The building is now officially The William J. Willett Nassau County Police Headquarters named for the Glen Cove native and Navy veteran, who in 1953 joined the police department.
On Tuesday, Nassau leaders and members of William J. Willett's family gathered in Mineola for a ceremony to rename police headquarters.
"It's a great testament of all the sacrificing and dedication that he put forward to the county of Nassau.
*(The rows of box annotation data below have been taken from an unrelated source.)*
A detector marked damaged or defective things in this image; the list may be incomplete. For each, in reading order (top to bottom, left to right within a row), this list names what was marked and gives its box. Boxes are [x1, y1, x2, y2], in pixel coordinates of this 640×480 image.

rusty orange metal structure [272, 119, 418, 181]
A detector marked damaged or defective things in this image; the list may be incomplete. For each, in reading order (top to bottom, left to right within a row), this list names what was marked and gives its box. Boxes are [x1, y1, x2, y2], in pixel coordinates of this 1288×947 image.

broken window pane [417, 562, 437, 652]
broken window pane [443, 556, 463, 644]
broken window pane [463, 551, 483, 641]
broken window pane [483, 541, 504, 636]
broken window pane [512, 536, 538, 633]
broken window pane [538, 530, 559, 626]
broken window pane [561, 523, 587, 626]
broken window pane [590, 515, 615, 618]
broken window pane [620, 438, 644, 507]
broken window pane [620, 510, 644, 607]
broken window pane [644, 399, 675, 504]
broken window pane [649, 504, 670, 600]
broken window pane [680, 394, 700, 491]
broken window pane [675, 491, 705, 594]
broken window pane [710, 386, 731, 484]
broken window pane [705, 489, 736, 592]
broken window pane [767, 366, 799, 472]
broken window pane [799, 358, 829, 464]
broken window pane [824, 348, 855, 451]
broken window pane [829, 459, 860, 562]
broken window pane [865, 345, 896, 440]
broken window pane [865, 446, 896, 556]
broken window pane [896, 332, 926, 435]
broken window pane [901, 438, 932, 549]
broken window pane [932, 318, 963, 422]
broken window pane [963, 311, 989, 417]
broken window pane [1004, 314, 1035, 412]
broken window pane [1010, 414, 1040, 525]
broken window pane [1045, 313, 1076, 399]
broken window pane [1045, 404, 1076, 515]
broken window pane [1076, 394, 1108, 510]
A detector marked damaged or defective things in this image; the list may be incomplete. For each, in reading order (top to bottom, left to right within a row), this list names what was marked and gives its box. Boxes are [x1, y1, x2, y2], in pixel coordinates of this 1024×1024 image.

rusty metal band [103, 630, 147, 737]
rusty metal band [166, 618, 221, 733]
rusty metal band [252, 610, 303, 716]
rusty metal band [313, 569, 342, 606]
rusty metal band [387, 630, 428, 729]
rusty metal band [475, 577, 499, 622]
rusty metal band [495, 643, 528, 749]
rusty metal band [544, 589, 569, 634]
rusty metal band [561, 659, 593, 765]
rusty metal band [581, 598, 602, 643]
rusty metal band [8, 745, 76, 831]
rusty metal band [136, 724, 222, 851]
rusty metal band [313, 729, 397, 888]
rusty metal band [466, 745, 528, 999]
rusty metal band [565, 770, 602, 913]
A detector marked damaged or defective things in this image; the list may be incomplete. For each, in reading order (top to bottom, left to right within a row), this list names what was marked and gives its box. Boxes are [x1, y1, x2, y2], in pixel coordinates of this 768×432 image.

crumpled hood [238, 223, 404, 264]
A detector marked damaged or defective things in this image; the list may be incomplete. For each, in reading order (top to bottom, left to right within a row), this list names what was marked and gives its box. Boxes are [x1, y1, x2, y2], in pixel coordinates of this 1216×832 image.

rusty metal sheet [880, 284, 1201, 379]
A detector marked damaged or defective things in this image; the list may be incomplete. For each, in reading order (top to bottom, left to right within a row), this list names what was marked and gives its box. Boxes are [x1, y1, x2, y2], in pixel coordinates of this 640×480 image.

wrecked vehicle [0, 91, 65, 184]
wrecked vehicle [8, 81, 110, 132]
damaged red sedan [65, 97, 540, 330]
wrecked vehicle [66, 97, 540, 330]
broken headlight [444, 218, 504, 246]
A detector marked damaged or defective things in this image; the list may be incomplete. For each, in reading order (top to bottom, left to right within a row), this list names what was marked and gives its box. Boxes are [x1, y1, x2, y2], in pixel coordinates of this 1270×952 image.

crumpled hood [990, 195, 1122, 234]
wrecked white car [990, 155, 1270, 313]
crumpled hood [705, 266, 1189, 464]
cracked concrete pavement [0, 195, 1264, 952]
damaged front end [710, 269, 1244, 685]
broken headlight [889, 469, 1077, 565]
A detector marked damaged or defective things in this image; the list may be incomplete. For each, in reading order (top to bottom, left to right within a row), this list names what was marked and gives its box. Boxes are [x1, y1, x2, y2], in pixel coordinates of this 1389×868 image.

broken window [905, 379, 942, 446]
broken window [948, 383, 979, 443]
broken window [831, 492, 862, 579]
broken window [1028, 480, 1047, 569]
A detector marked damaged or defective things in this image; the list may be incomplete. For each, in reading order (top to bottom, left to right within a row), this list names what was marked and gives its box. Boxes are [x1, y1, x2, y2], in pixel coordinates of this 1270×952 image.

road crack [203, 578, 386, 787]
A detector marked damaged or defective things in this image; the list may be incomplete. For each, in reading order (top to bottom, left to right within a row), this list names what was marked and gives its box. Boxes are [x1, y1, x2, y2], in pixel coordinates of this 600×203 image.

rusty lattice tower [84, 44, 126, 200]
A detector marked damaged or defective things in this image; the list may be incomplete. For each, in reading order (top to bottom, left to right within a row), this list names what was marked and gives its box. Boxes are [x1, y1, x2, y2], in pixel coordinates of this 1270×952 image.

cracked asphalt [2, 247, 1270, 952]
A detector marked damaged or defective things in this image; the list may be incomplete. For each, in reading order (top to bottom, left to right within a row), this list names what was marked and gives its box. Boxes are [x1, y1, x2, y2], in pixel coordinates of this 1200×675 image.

Bill, we are so proud of you," said wife Floretta Willett.
"With the naming of headquarters, my father, those who weren't in his presence of Bill Willett will be invoked to inquire who he was and his legacy will live on forever," said Willet's son, Daniel.
"His father and his friends said, 'Forget about it, don't do it.' At that time, the department already had it's 'quota' of people of color," said Nassau County Executive Laura Curran.
"We welcome all to this police department today and it is because of the trailblaze of Bill Willet that set the groundwork that makes that happen today," said Nassau Police Commissioner Patrick Ryder.
Willett rose through the ranks of the department and ultimately became the first Black police commissioner in the history of Long Island, and Nassau Police says it's building on that legacy. They have 103 sworn officers who are Black, 25 who are Asian and 185 who are Hispanic.
"He made a decision to make his life meaningful. He made a decision to make a difference," said son Blake Willett.
And now Willett's name and legacy are a permanent part of Nassau County's past and present.
"If you really believe in who he was and what he was trying to accomplish, through all the adversity, it is now your turn," said Dan Willett.
There was one rank Commissioner Willett did not have, which was that of detective.
He was promoted to detective during the ceremony and his shield number, 1029 was retired -- it will never be worn again by another officer in Nassau County.